Jim Grant Slams Steve Liesman “The Fed Can Change How Things Look, But Not What They Are”

“I got up this early to talk, not to listen,” Jim Grant berates Fed-apologist Steve Liesman as the two go head-to-head over the fallacy that QE has been a success. “The Fed can change how things look, it cannot change what things are,” is the single-sentence summation of the mirage that the Fed’s “dangerous monetary manipulation” has created.

Arguing that Grant is wrong because, as we saw this morning with CPI, there is no inflation, Grant blasts back pointing to the massive inflation in asset prices, art, farmland, ferraris as indicative of who the Fed’s policies have helped. Grant adds to the list of obvious bubbles and even Joe Kiernan jumps in on his side against Liesman’s insistence that the Fed is omnipotent (because the currency hasn’t crashed… yet).

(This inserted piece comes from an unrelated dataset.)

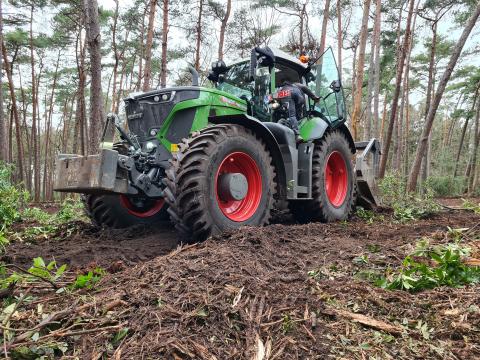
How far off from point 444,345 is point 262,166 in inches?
123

150 seconds of perfect disequilibrium at the pretense of central planning…
 

And, as we noted previously, here’s why“The Rich Hold Assets, The Poor Have Debt”

This chart from Citi’s Matt King pretty much sums it up (and contrary to what Magic Money Tree growers will tell you, debt is not wealth).

Why is it important? Simple – contrary to the Fed’s flawed DSGE models, it is the poor who are more likely to consume. And logically with their purchasing power being funneled to the rich with every $85 billion in monthly debt monetization, they purchase less and less. As the slow but steady contraction in the economy over the past five years has proven beyond a reasonable doubt.

But hey: at least Hamptons’ houses have never been more expensive and the Russell2000 keeps on hitting daily all time highs. Thank you “wealth effect.”